7. Eu égard au motif d'annulation retenu, l'exécution du présent jugement implique nécessairement qu'un visa de long séjour soit délivré à M. B. Par suite, il est enjoint au ministre de l'intérieur de faire délivrer le visa sollicité dans un délai de deux mois à compter de la notification de ce jugement.

Sur les frais liés au litige :

8. Il y a lieu, dans les circonstances de l'espèce, de mettre à la charge de l'État la somme de 1 200 euros (mille deux cents euros) à verser à M. B, au titre des dispositions de l'article L. 761-1 du code de justice administrative.

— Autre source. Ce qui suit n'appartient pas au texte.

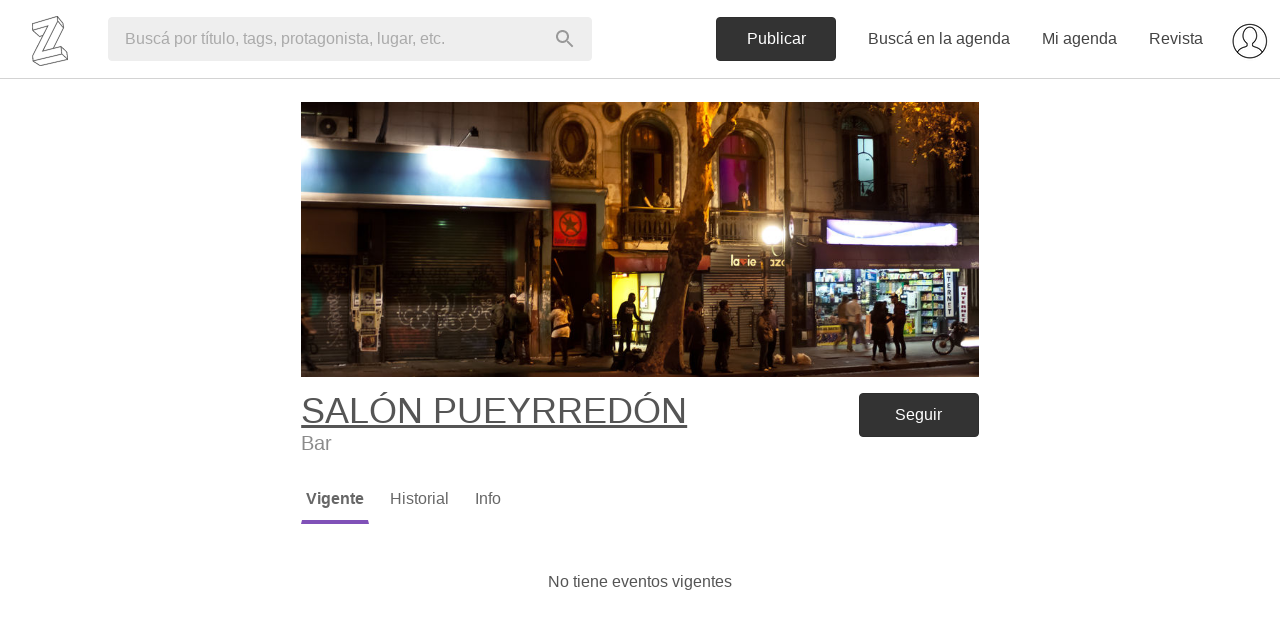

--- FILE ---
content_type: text/html; charset=utf-8
request_url: https://www.google.com/recaptcha/api2/aframe
body_size: 153
content:
<!DOCTYPE HTML><html><head><meta http-equiv="content-type" content="text/html; charset=UTF-8"></head><body><script nonce="bwdvAzPeVX8cP4UYM4Z5Ag">/** Anti-fraud and anti-abuse applications only. See google.com/recaptcha */ try{var clients={'sodar':'https://pagead2.googlesyndication.com/pagead/sodar?'};window.addEventListener("message",function(a){try{if(a.source===window.parent){var b=JSON.parse(a.data);var c=clients[b['id']];if(c){var d=document.createElement('img');d.src=c+b['params']+'&rc='+(localStorage.getItem("rc::a")?sessionStorage.getItem("rc::b"):"");window.document.body.appendChild(d);sessionStorage.setItem("rc::e",parseInt(sessionStorage.getItem("rc::e")||0)+1);localStorage.setItem("rc::h",'1769007289505');}}}catch(b){}});window.parent.postMessage("_grecaptcha_ready", "*");}catch(b){}</script></body></html>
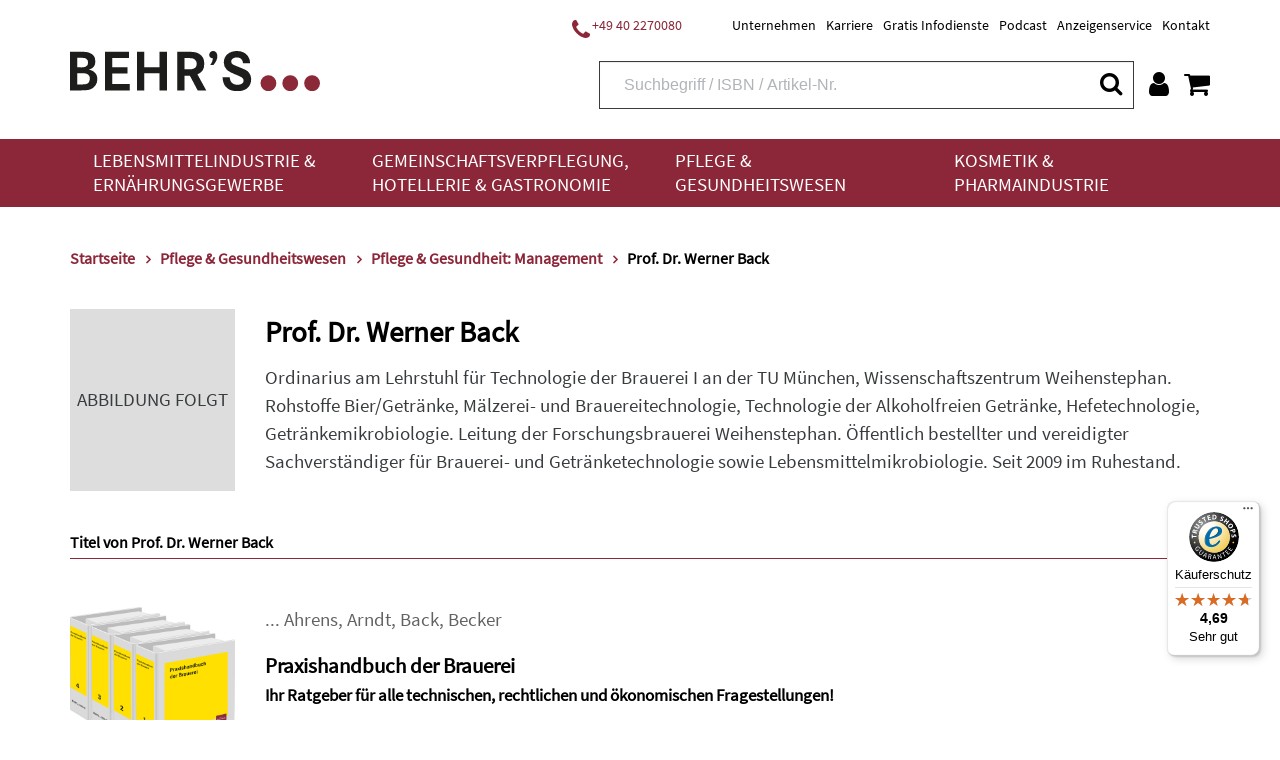

--- FILE ---
content_type: image/svg+xml
request_url: https://www.behrs.de/_images_global/Behrs_Logo.svg
body_size: 2059
content:
<svg id="Ebene_1" data-name="Ebene 1" xmlns="http://www.w3.org/2000/svg" viewBox="0 0 217.55 34.65"><defs><style>.cls-1{fill:#1d1d1b;}.cls-2{fill:#8b2939;}</style></defs><path class="cls-1" d="M17.79,6.93c4,0,6,.19,7.8.84a7.58,7.58,0,0,1,5.2,7.56c0,3.7-1.65,5.85-5.5,7,4.9,1.1,7.3,3.85,7.3,8.3a9,9,0,0,1-6.2,8.75c-2.25.7-3.85.85-9.65.85H8.83V6.93Zm.1,13.45a12.08,12.08,0,0,0,4.55-.55,3.71,3.71,0,0,0,2.1-3.6,3.66,3.66,0,0,0-2-3.5c-1-.46-2.3-.6-5-.6h-2.4v8.25ZM18,35.08c3.5,0,4.7-.15,5.8-.65,1.4-.6,2.2-2.15,2.2-4.15A4.26,4.26,0,0,0,23.54,26c-1.2-.45-2.35-.6-5.35-.6H15.14v9.65Z" transform="translate(-8.83 -6.27)"/><path class="cls-1" d="M58.89,20.28v5.45H45.64v9.1h15.1v5.45H39.24V6.93H60.19v5.45H45.64v7.9Z" transform="translate(-8.83 -6.27)"/><path class="cls-1" d="M86.74,20.23V6.93h6.4V40.28h-6.4V25.53H73.48V40.28h-6.4V6.93h6.4v13.3Z" transform="translate(-8.83 -6.27)"/><path class="cls-1" d="M110.43,6.93c5.9,0,8.15.34,10.46,1.59a9.45,9.45,0,0,1,4.75,8.66,9.44,9.44,0,0,1-5.9,9.25l7.65,13.85h-7.45l-6.81-12.75h-4.6V40.28h-6.4V6.93Zm.4,15.15c3.15,0,4.2-.1,5.45-.55a4.43,4.43,0,0,0,2.8-4.4,4.29,4.29,0,0,0-2.14-3.9c-1.31-.75-2.21-.85-6.56-.85h-1.85v9.7Z" transform="translate(-8.83 -6.27)"/><path class="cls-1" d="M130.83,18.43a10.36,10.36,0,0,0,2.4-5.75c-2.2-.3-3.25-1.3-3.25-3.06a3.35,3.35,0,0,1,3.45-3.35c2.2,0,3.65,1.8,3.65,4.5,0,2.36-1.15,4.86-3.45,7.66Z" transform="translate(-8.83 -6.27)"/><path class="cls-1" d="M159.38,16.73c-.25-3.1-2.25-4.91-5.45-4.91-2.75,0-4.85,1.56-4.85,3.61a2.9,2.9,0,0,0,1.7,2.55,48.1,48.1,0,0,0,5.5,2.3c5.75,2.35,6.5,2.75,7.9,4.2a8.5,8.5,0,0,1,2.3,6.15c0,6.35-4.6,10.3-11.9,10.3-8.2,0-12.7-4.15-13-12h6.2c.4,4.3,2.7,6.45,6.85,6.45,3.15,0,5.3-1.45,5.3-3.55,0-1.3-.75-2.35-2.3-3.2a49,49,0,0,0-5.75-2.5c-3.75-1.6-5.65-2.7-6.85-4a8.5,8.5,0,0,1-2.35-6.05c0-5.76,4.7-9.81,11.4-9.81,4.15,0,7.65,1.6,9.65,4.46a10.28,10.28,0,0,1,1.8,6Z" transform="translate(-8.83 -6.27)"/><path class="cls-2" d="M188.41,34.07a6.89,6.89,0,1,1-6.84-6.93A6.86,6.86,0,0,1,188.41,34.07Z" transform="translate(-8.83 -6.27)"/><path class="cls-2" d="M207.4,34.07a6.89,6.89,0,1,1-6.84-6.93A6.86,6.86,0,0,1,207.4,34.07Z" transform="translate(-8.83 -6.27)"/><path class="cls-2" d="M226.39,34.07a6.89,6.89,0,1,1-6.84-6.93A6.86,6.86,0,0,1,226.39,34.07Z" transform="translate(-8.83 -6.27)"/></svg>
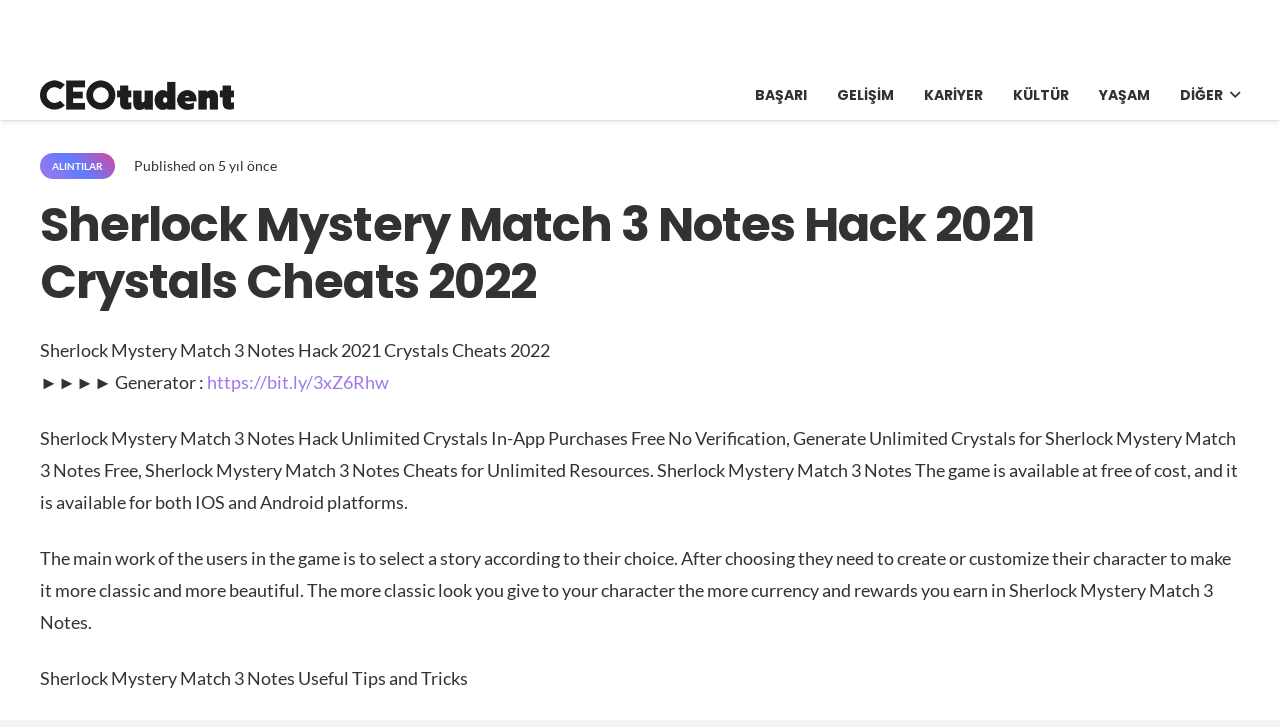

--- FILE ---
content_type: text/html; charset=utf-8
request_url: https://www.google.com/recaptcha/api2/aframe
body_size: 267
content:
<!DOCTYPE HTML><html><head><meta http-equiv="content-type" content="text/html; charset=UTF-8"></head><body><script nonce="SkbcQ7awnWQUzNLlzWrysg">/** Anti-fraud and anti-abuse applications only. See google.com/recaptcha */ try{var clients={'sodar':'https://pagead2.googlesyndication.com/pagead/sodar?'};window.addEventListener("message",function(a){try{if(a.source===window.parent){var b=JSON.parse(a.data);var c=clients[b['id']];if(c){var d=document.createElement('img');d.src=c+b['params']+'&rc='+(localStorage.getItem("rc::a")?sessionStorage.getItem("rc::b"):"");window.document.body.appendChild(d);sessionStorage.setItem("rc::e",parseInt(sessionStorage.getItem("rc::e")||0)+1);localStorage.setItem("rc::h",'1769892254912');}}}catch(b){}});window.parent.postMessage("_grecaptcha_ready", "*");}catch(b){}</script></body></html>

--- FILE ---
content_type: text/javascript; charset=UTF-8
request_url: https://ceotudent.com/wp-content/themes/Impreza/common/js/base/passive-events.min.js?ver=8.37.2
body_size: -171
content:
!function($,_undefined){"use strict";const supportsPassive=(()=>{var supported=!1;try{const opts=Object.defineProperty({},'passive',{get(){supported=!0}});window.addEventListener('testPassive',null,opts);window.removeEventListener('testPassive',null,opts)}catch(e){}
return supported})();if(!supportsPassive){return}
const REGEXP_NO_PREVENT_DEFAULT=/^(.*)\.noPreventDefault$/;['scroll','wheel','mousewheel','touchstart','touchmove','touchend',].map((eventType)=>{jQuery.event.special[eventType]={setup:function(_,ns,handle){const options={};if(ns.includes('noPreventDefault')&&!REGEXP_NO_PREVENT_DEFAULT.test(eventType)){options.passive=!0}
if(document.documentMode){this.addEventListener(eventType,handle,options)}else{return!1}},}})}(jQuery)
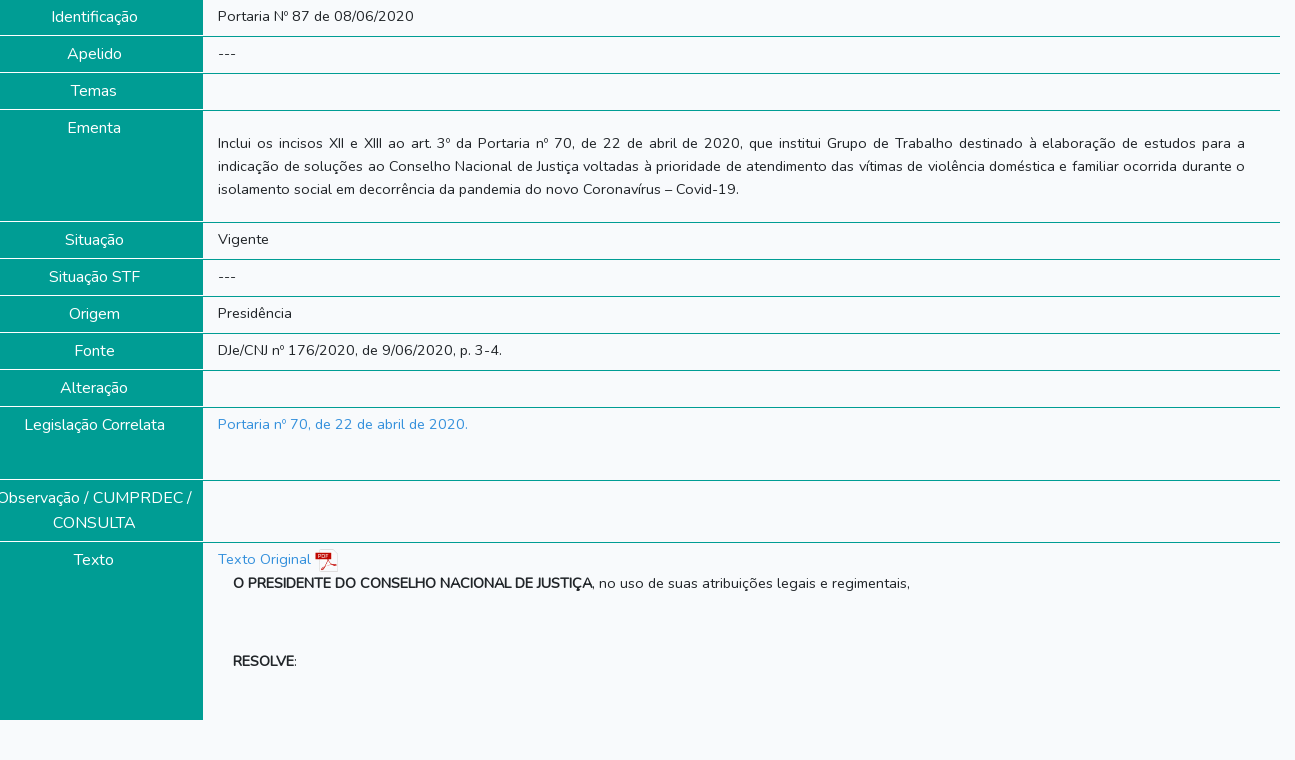

--- FILE ---
content_type: text/html; charset=UTF-8
request_url: https://atos.cnj.jus.br/atos/detalhar/atos-normativos?documento=3358
body_size: 1359
content:
<link href="https://atos.cnj.jus.br/css/app.css" rel="stylesheet">
<link rel="stylesheet" href="https://atos.cnj.jus.br/font-awesome/css/font-awesome.min.css">
<link href="https://atos.cnj.jus.br/css/quill.snow.css" rel="stylesheet">
<body>
  <div class="geral_atos_normativos">
        <div class="row">
            <div class="col-2 identificacao">Identificação</div>
                <div class="col-10 dsc_conteudo">
                    Portaria Nº 87 de 08/06/2020
                </div>
        </div>

        <div class="row">
            <div class="col-2 identificacao">Apelido</div>

                <div class="col-10 dsc_conteudo">
                    ---
                </div>
        </div>
        <div class="row">
            <div class="col-2 identificacao">Temas</div>
            <div class="col-10 dsc_conteudo">
                            </div>
        </div>
        <!-- <div class="row">
            <div class="col-2 identificacao">Assuntos</div>
            <div class="col-10 dsc_conteudo">
                            </div>
        </div> -->
        <div class="row">
            <div class="col-2 identificacao">Ementa</div>
            <div class="col-10 dsc_conteudo"><p style="text-align: justify;">
                <p style="text-align:justify">Inclui os incisos XII e XIII ao art. 3º da Portaria nº 70, de 22 de abril de 2020, que institui Grupo de Trabalho destinado à elaboração de estudos para a indicação de soluções ao Conselho Nacional de Justiça voltadas à prioridade de atendimento das vítimas de violência doméstica e familiar ocorrida durante o isolamento social em decorrência da pandemia do novo Coronavírus – Covid-19.</p>
            </p></div>
        </div>

        <div class="row">
            <div class="col-2 identificacao">Situação</div>
            <div class="col-10 dsc_conteudo">Vigente</div>
        </div>

        <div class="row">
            <div class="col-2 identificacao">Situação STF</div>

                <div class="col-10 dsc_conteudo">
                    ---
                </div>
        </div>

        <div class="row">
            <div class="col-2 identificacao">Origem</div>
            <div class="col-10 dsc_conteudo">
                Presidência
            </div>
        </div>

        <div class="row">
            <div class="col-2 identificacao">Fonte</div>
            <div class="col-10 dsc_conteudo">
                DJe/CNJ nº 176/2020, de 9/06/2020, p. 3-4.
            </div>
        </div>
        <div class="row">
            <div class="col-2 identificacao">Alteração</div>

                <div class="col-10 dsc_conteudo">
                
                </div>
        </div>
        <div class="row">
            <div class="col-2 identificacao">Legislação Correlata</div>
                <div class="col-10 dsc_conteudo">
                    <p><a href="https://atos.cnj.jus.br/atos/detalhar/3294" target="_blank">Portaria nº 70, de 22 de abril de 2020.</a></p> &nbsp;
                </div>
        </div>
        <div class="row">
            <div class="col-2 identificacao">Observação / CUMPRDEC / CONSULTA</div>

                <div class="col-10 dsc_conteudo">
                     &nbsp;
                </div>
        </div>
        <div class="row">
            <div class="col-2 identificacao">Texto</div>
                <div class="col-10 dsc_conteudo">
                         <a href="../../files/original002150202006235ef14b1e81812.pdf" target="_blank">Texto Original</a> <img src="https://atos.cnj.jus.br/images/pdf.gif"><br />                         <a style="display: none;" href="../../files/" target="_blank">Texto Compilado <img src="https://atos.cnj.jus.br/images/pdf.gif"></a>
                <div class="col-12"><p style="text-align:justify"><strong>O PRESIDENTE DO CONSELHO NACIONAL DE JUSTIÇA</strong>, no uso de suas atribuições legais e regimentais,</p>

<p style="text-align:justify"> </p>

<p style="text-align:justify"><strong>RESOLVE</strong>:</p>

<p style="text-align:justify"> </p>

<p style="text-align:justify">Art. 1º O <a href="https://atos.cnj.jus.br/atos/detalhar/3294" target="_blank">art. 3º da Portaria nº 70, de 22 de abril de 2020</a>, que institui Grupo de Trabalho destinado à elaboração de estudos para a indicação de soluções ao Conselho Nacional de Justiça voltadas à prioridade de atendimento das vítimas de violência doméstica e familiar ocorrida durante o isolamento social em decorrência da pandemia do novo Coronavírus – Covid-19, passa a vigorar acrescido dos seguintes incisos:</p>

<p style="text-align:justify">“Art. 3º...........................................................................................</p>

<p style="text-align:justify">XII – Tânia Regina Silva Reckziegel, Conselheira do Conselho Nacional de Justiça;</p>

<p style="text-align:justify">XIII – Salete Silva Sommariva, Desembargadora do Tribunal de Justiça do Estado de Santa Catarina e Presidente do Colégio de Coordenadores Estaduais da Mulher em Situação de Violência Doméstica.” (NR)</p>

<p style="text-align:justify">Art. 2º Esta Portaria entra em vigor na data de sua publicação.</p>

<p style="text-align:justify"> </p>

<p style="text-align:center">Ministro <strong>DIAS TOFFOLI</strong><br />
Presidente</p></div>
            </div>
		</div>
</div>
</body>
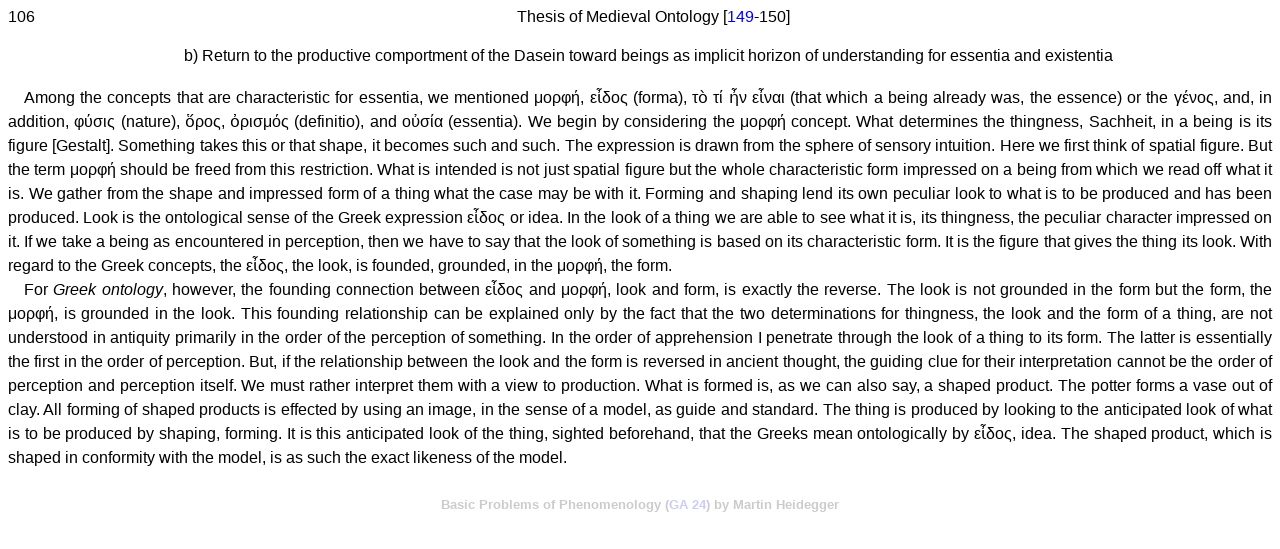

--- FILE ---
content_type: text/html
request_url: https://www.beyng.com/pages/en/BasicProblemsPhenomenology/BasicProblemsPhenomenology.106.html
body_size: 2242
content:
<!DOCTYPE html>
<html lang="en">
<head>
    <meta http-equiv="Content-Type" content="text/html; charset=utf-8">
    <meta http-equiv="content-language" content="en">
    <meta name="viewport" content="width=device-width, initial-scale=1.0">
    <meta name="description" content="Basic Problems of Phenomenology (GA 24) by Martin Heidegger page 106">
    <link rel="Stylesheet" href="/Content/pagesen.css" type="text/css" media="screen">
    <title data-pagefind-meta="title">Basic Problems of Phenomenology 106</title>
    <meta property="og:url" content="https://www.beyng.com/pages/en/BasicProblemsPhenomenology/BasicProblemsPhenomenology.106.html">
    <meta property="og:type" content="book">
    <meta property="og:book:author" content="Martin Heidegger">
    <meta property="og:title" content="Basic Problems of Phenomenology">
    <meta property="og:description" content="Marburg lecture course summer semester 1927. GA 24. English translation page 106.">
    <meta data-pagefind-default-meta="image[content]" property="og:image" content="https://www.beyng.com/images/bkcvrs/MH-BPP.jpg">
</head>
<body>
    <span style="float:left;">106</span>
    <div style="text-align:center;">Thesis of Medieval Ontology [<a href="https://www.beyng.com/gaselis/?vol=24&pg=149">149</a>-150]</div>
    <br />
    <p style="text-align:center;">
        b) Return to the productive comportment of the Dasein
        toward beings as implicit horizon of understanding for
        essentia and existentia
    </p>
    <br />
    <p>
        Among the concepts that are characteristic for essentia, we mentioned
        μορφή, εἶδος (forma), τὸ τί ἦν εἶναι (that which a being already was, the
        essence) or the γένος, and, in addition, φύσις (nature), ὅρος, ὀρισμός
        (definitio), and οὐσία (essentia). We begin by considering the μορφή
        concept. What determines the thingness, Sachheit, in a being is its figure
        [Gestalt]. Something takes this or that shape, it becomes such and such. The
        expression is drawn from the sphere of sensory intuition. Here we first think
        of spatial figure. But the term μορφή should be freed from this restriction.
        What is intended is not just spatial figure but the whole characteristic form
        impressed on a being from which we read off what it is. We gather from the
        shape and impressed form of a thing what the case may be with it. Forming
        and shaping lend its own peculiar look to what is to be produced and has
        been produced. Look is the ontological sense of the Greek expression εἶδος
        or idea. In the look of a thing we are able to see what it is, its thingness, the
        peculiar character impressed on it. If we take a being as encountered in
        perception, then we have to say that the look of something is based on its
        characteristic form. It is the figure that gives the thing its look. With regard
        to the Greek concepts, the εἶδος, the look, is founded, grounded, in the
        μορφή, the form.
    </p>
    <p>
        For <i>Greek ontology</i>, however, the founding connection between εἶδος and
        μορφή, look and form, is exactly the reverse. The look is not grounded in
        the form but the form, the μορφή, is grounded in the look. This founding
        relationship can be explained only by the fact that the two determinations
        for thingness, the look and the form of a thing, are not understood in
        antiquity primarily in the order of the perception of something. In the order
        of apprehension I penetrate through the look of a thing to its form. The
        latter is essentially the first in the order of perception. But, if the relationship
        between the look and the form is reversed in ancient thought, the
        guiding clue for their interpretation cannot be the order of perception and
        perception itself. We must rather interpret them with a view to production.
        What is formed is, as we can also say, a shaped product. The potter forms a
        vase out of clay. All forming of shaped products is effected by using an
        image, in the sense of a model, as guide and standard. The thing is
        produced by looking to the anticipated look of what is to be produced by
        shaping, forming. It is this anticipated look of the thing, sighted beforehand,
        that the Greeks mean ontologically by εἶδος, idea. The shaped
        product, which is shaped in conformity with the model, is as such the exact
        likeness of the model.
    </p>
    <br />
    <h1 style="text-align:center;opacity:0.2;font-size:small;">Basic Problems of Phenomenology (<a href="https://www.beyng.com/gaapp/?vol=24">GA 24</a>) by Martin Heidegger</h1>
</body>
</html>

En revanche, la société " la boucherie Moronval ", intervenant au soutien de M. B, n'étant pas partie à la présente instance, sa demande présentée sur le fondement des mêmes dispositions doit être rejetée.

D E C I D E :

Article 1er : L'intervention de la société " la boucherie Moronval " est admise.

Article 2 : La décision implicite de la commission de recours contre les décisions de refus de visa d'entrée en France, née le 22 juillet 2023, est annulée.

Article 3 : Il est enjoint au ministre de l'intérieur de faire délivrer à M. B un visa de long séjour dans un délai de deux mois à compter de la notification du présent jugement.

Article 4 : L'Etat versera à M. B une somme de 1 200 euros (mille deux cents euros) au titre des dispositions de l'article L. 761-1 du code de justice administrative.

Article 5 : Les conclusions présentées par la société " Boucherie Moronval " au titre de l'article L. 761-1 du code de justice administrative sont rejetées.

Article 6 : Le présent jugement sera notifié à M. A B, à la société " la boucherie Moronval " et au ministre de l'intérieur et des outre-mer.

Délibéré après l'audience du 23 septembre 2024, à laquelle siégeaient :

Mme Claire Chauvet, présidente,

Mme Marina André, première conseillère,

M. Emmanuel Bernard, conseiller.

Rendu public par mise à disposition au greffe le 14 octobre 2024.

La rapporteure,

Marina André

La présidente,

Claire Chauvet

La greffière,

Anne Voisin

La République mande et ordonne au ministre de l'intérieur en ce qui le concerne ou à tous commissaires de justice à ce requis en ce qui concerne les voies de droit commun contre les parties privées, de pourvoir à l'exécution de la présente décision.